#!/bin/bash
#
# Syncronize changes from $1 to $2 where $1 is a local directory and $2 is local
# or remote target directory (with rsync syntax)
#
# Copyright 2020 Mikko Rantalainen <mikko.rantalainen@peda.net>
# License: https://opensource.org/licenses/BSD-2-Clause
#
# The script will start with full rsync without `--delete` flag. After that
# all changes, including removals of files will be synchronized.
#
# Note that this may not syncronize all files, just the changes detected by
# inotifywait. With high enough kernel limits, this should include all changes.
#
# To fix kernel limits, run following as root:
#
# # increase inotify limits
# echo 1000000 > /proc/sys/fs/inotify/max_queued_events
# echo 1000000 > /proc/sys/fs/inotify/max_user_instances
# echo 1000000 > /proc/sys/fs/inotify/max_user_watches
#
# Max RAM usage for the kernel is 1 KB x max_user_watches

SOURCE="$1"
TARGET="$2"

test -d "$SOURCE" || {
  echo "Usage: $0 source target - source must be a directory" 1>&2
  exit 1
}
test -z "$TARGET" && {
  echo "Usage: $0 source target - target must be non-empty string" 1>&2
  exit 1
}

# list of files to be synced, each file may be listed multiple times, always appended
WAITLIST="$(mktemp --suffix=".list")"
# stamp file to declare that WAITLIST has new files, we're fully syncronized if this file is missing
WAITSTAMP="$(mktemp --suffix=".stamp")"
# list of files to be synced (static for single sync)

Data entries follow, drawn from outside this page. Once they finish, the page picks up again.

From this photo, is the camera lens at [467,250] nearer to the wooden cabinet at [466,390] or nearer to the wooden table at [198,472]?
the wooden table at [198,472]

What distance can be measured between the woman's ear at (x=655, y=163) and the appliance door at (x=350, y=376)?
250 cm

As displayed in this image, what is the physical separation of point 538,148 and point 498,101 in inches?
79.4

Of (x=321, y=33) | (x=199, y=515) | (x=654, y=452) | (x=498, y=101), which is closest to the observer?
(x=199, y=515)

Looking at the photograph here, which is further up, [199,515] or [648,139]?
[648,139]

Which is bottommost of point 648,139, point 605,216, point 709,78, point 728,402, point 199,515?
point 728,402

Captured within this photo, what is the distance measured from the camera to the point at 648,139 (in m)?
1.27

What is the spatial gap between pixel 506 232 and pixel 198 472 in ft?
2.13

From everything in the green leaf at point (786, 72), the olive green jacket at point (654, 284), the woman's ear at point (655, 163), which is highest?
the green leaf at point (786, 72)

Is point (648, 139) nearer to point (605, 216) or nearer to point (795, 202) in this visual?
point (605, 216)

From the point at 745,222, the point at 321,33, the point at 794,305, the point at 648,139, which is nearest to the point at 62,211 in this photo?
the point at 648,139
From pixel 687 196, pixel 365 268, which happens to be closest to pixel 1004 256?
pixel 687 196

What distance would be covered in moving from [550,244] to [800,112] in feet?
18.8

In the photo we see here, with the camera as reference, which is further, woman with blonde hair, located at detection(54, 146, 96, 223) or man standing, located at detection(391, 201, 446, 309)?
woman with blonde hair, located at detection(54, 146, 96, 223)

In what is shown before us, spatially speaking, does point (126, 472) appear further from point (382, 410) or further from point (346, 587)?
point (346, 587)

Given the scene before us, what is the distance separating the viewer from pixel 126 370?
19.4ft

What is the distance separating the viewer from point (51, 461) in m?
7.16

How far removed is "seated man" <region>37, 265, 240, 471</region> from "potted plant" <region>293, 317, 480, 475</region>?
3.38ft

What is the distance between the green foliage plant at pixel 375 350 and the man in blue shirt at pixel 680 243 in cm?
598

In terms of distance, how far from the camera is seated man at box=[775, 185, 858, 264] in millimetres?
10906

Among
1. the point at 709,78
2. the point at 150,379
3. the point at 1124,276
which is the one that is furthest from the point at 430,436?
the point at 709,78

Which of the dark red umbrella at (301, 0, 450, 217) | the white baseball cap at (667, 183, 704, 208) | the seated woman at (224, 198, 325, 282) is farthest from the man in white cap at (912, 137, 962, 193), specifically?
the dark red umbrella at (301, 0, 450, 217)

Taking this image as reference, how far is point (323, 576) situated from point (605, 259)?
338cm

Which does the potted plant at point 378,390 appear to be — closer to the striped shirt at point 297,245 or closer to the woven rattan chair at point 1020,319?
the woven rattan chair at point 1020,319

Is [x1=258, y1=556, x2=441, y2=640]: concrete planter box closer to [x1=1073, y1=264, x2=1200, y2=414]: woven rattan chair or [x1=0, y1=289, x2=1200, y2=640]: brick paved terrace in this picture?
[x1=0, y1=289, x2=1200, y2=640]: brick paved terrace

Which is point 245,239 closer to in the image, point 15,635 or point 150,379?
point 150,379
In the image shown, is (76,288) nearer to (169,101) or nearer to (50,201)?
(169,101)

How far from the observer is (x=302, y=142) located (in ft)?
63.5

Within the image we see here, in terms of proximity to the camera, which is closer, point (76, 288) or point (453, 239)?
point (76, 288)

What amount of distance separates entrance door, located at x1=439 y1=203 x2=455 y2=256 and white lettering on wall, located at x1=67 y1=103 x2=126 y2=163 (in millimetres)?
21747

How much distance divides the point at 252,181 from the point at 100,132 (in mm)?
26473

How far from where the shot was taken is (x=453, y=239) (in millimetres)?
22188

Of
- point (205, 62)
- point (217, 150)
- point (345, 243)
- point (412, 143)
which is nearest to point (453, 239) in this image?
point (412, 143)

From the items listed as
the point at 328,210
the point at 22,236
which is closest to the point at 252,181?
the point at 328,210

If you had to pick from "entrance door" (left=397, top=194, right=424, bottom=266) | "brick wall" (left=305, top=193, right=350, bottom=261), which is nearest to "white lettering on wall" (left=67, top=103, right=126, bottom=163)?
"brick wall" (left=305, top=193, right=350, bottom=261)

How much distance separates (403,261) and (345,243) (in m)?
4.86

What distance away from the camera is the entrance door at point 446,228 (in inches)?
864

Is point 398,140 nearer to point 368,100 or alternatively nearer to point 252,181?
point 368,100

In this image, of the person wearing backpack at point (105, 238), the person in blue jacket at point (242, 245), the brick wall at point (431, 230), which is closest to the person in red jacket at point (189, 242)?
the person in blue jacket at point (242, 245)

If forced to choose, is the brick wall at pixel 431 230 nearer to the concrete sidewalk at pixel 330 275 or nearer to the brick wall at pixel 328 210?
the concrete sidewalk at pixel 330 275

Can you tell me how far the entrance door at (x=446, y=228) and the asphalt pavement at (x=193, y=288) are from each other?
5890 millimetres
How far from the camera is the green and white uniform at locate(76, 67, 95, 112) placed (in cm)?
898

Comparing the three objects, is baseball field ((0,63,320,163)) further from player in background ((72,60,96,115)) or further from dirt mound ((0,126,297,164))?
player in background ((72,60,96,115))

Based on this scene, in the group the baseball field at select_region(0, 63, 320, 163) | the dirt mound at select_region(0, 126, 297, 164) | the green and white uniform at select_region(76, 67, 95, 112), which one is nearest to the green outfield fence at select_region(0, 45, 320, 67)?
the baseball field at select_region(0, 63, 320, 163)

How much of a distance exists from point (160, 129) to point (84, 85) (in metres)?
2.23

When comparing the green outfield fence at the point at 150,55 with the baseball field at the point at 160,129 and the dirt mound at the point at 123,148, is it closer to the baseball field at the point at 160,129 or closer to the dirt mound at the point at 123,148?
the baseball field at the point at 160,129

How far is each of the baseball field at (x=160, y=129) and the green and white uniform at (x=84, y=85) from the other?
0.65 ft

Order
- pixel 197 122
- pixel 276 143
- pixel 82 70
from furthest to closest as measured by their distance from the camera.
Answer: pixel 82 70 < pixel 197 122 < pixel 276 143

SYNCLIST="$(mktemp --suffix=".list")"
# stamp file to declare that rsync is currently syncronizing, we're fully syncronized if this file is missing
SYNCSTAMP="$(mktemp --suffix=".stamp")"

PIDWORKAROUND="$(mktemp --suffix=".pid")"

# remove stamp files to signal that initial state is syncronized
rm "$SYNCSTAMP" "$WAITSTAMP" "$PIDWORKAROUND"
trap "rm -f -- '$WAITLIST' '$WAITSTAMP' '$SYNCLIST' '$SYNCSTAMP' '$PIDWORKAROUND'" EXIT

SYNCACTIVE=""
WAITING=""

fix_source_timestamps() {
  echo "Touching files older than 30 years (fix invalid timestamps by npm install) ..."
  # touch files older than 30 years (10950 = 30*365 days)
  find "$SOURCE" -mtime +10950 -exec touch {} +
}

sync_initial_now() {
  echo "Syncronizing $SOURCE to $TARGET ..."
  # Note the extra slash at the end of source to avoid making subdirectory inside target
  rsync -say -e "ssh -o StrictHostKeyChecking=no" "$SOURCE/" "$TARGET"
  echo "Initial syncronization complete."
}

sync_workaround_issue_121() {
  echo "Running workaround for https://github.com/inotify-tools/inotify-tools/issues/121"
  # do one full rsync (without --delete for being cautious) to sync possibly missing changes

  # kill existing workaround rsync because we need to re-start from the beginning
  test -f "$PIDWORKAROUND" && kill -INT "$(cat "$PIDWORKAROUND")" >/dev/null 2>&1

  # Technically the old run may not have been stopped yet because kill
  # is asyncronous but that's okay here because we'll restart the process.
  # The point of killing the old process is to reduce resource usage, so
  # killing the old process is best effort only.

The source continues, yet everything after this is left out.